▸ **EXERCISE DIRECTIONS**
Your output should be exactly the lines from the one containing "Дайвинг-сафари на Красное море" through the last line of the listing, and nothing else. Pictures stay out.

▸ **INFORMATION SHOWN**

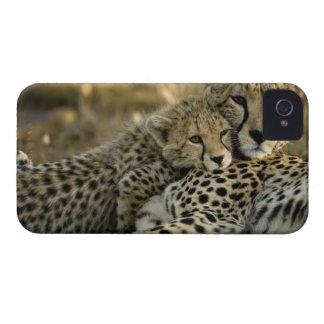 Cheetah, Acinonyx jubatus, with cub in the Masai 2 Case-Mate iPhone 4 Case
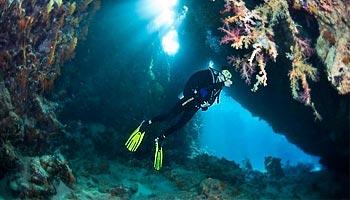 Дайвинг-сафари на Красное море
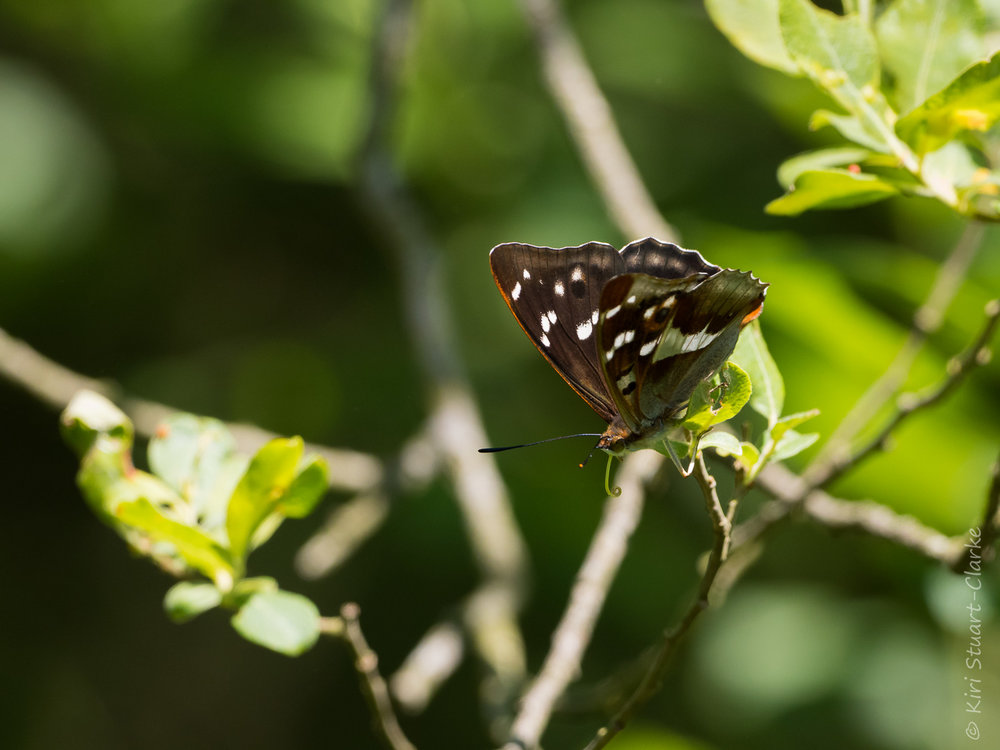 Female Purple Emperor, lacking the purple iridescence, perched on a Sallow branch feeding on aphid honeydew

▸ **RESPONSE TO THE TASK**
 Дайвинг-сафари на Красное море
 Female Purple Emperor, lacking the purple iridescence, perched on a Sallow branch feeding on aphid honeydew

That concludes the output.